Dès 2012, la lutte contre l’insécurité au Sahel fut portée par la France qui joua le rôle de « nation-cadre », notamment dans la coordination entre les acteurs locaux et internationaux. Cette orchestration connaît un changement notoire après les coups d’État au Mali en 2021, au Burkina Faso et au Niger en 2023, les nouveaux pouvoirs en place exigeant le retrait français : retrait de Barkhane du Mali en 2022, de Sabre du Burkina Faso en février 2023 et du Niger en septembre 2023. Environ 1 400 soldats français déployés dans le pays pour combattre les djihadistes aux côtés des Nigériens, dont un millier à Niamey et 400 dans la zone des « trois frontières », à l’ouest du pays, entre le Mali et le Burkina Faso, quittent le pays. Cette coopération a été freinée par une succession d’évènements et de décisions dont la dénonciation par les juntes des accords de défense avec Paris.

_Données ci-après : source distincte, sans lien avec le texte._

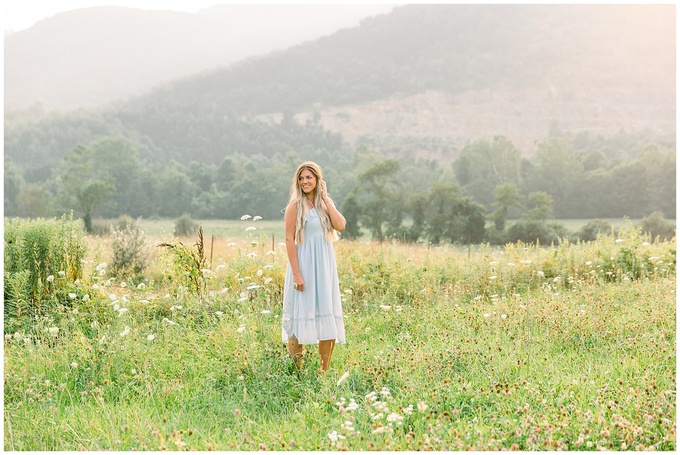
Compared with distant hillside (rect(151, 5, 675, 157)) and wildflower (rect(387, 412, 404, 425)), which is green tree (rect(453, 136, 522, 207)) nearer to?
distant hillside (rect(151, 5, 675, 157))

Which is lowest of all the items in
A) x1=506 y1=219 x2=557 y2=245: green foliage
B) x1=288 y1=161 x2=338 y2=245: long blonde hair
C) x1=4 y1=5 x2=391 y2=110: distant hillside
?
x1=506 y1=219 x2=557 y2=245: green foliage

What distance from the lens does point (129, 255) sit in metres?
9.64

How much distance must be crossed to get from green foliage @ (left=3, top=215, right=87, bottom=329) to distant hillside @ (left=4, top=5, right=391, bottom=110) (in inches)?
2778

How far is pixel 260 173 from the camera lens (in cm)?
4434

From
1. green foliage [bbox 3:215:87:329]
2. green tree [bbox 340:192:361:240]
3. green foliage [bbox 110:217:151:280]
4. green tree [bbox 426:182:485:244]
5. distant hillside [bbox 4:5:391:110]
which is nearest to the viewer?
green foliage [bbox 3:215:87:329]

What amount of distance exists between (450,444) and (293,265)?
5.78 ft

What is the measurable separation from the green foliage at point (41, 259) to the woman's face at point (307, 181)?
3224mm

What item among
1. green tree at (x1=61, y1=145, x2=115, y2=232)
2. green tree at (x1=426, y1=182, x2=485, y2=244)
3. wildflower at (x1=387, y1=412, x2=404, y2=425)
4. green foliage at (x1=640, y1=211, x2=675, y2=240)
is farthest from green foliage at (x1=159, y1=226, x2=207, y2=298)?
green tree at (x1=61, y1=145, x2=115, y2=232)

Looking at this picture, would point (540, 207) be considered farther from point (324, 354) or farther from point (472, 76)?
point (472, 76)

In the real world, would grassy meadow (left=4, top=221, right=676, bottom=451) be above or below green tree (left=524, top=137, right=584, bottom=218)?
below

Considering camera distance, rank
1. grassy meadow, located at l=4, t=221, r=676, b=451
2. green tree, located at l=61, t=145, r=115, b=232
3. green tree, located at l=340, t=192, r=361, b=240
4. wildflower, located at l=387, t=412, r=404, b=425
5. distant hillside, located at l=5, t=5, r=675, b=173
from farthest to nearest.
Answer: distant hillside, located at l=5, t=5, r=675, b=173 < green tree, located at l=61, t=145, r=115, b=232 < green tree, located at l=340, t=192, r=361, b=240 < grassy meadow, located at l=4, t=221, r=676, b=451 < wildflower, located at l=387, t=412, r=404, b=425

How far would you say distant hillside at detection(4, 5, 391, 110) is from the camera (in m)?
79.1

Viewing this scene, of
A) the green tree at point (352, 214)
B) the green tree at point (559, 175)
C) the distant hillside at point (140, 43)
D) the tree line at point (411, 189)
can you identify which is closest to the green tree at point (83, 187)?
the tree line at point (411, 189)

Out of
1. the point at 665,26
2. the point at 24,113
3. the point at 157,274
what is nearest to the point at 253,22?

En signant en septembre 2023 la Charte de l’Alliance des États du Sahel (AES) ou Charte du Liptako-Gourma, en référence à la région du Liptako-Gourma à cheval entre le Mali, le Burkina Faso et le Niger (épicentre des activités djihadistes dans le Sahel), les trois pays s’engagent à établir une architecture de défense collective et d’assistance mutuelle, et à lutter contre le terrorisme et la criminalité organisée. Cependant, la création de l’AES intervient à un moment où la coopération régionale et internationale au Sahel manque de vitalité. Maintes initiatives qui avaient suscité des espoirs ploient sous la léthargie ou négocient leur survie. La recrudescence de l’insécurité montre qu’en matière de lutte contre le terrorisme et le crime organisé, la volonté d’être autonome ne suffit pas. Il faudrait également rendre viable les États et créer des mesures de confiance entre eux. L’illusion des partenariats à l’échelle régionale et l’attentisme des cadres stratégiques d’intervention ralentissent des efforts de mobilisation. Ce faisant face à la crise malienne (2012), l’inaction des partenariats de niveau local a entraîné l’intervention directe d’une puissance militaire – la France.
Cette analyse saisit des initiatives locales de sécurité à l’échelle du Sahel, dont le Comité d’état-major opérationnel conjoint (Cémoc) impulsé par l’Algérie en 2010 et l’AES. Il s’agit d’autant de vecteurs à des interventions extérieures. Avec l’opération française Barkhane, l’article appréhende les tribulations de l’action militaire au Sahel. Malgré la volonté des États locaux d’une autonomisation des moyens et d’action, l’effort de paix au Sahel ne peut efficacement, à ce jour, s’exclure des gains de la coopération internationale.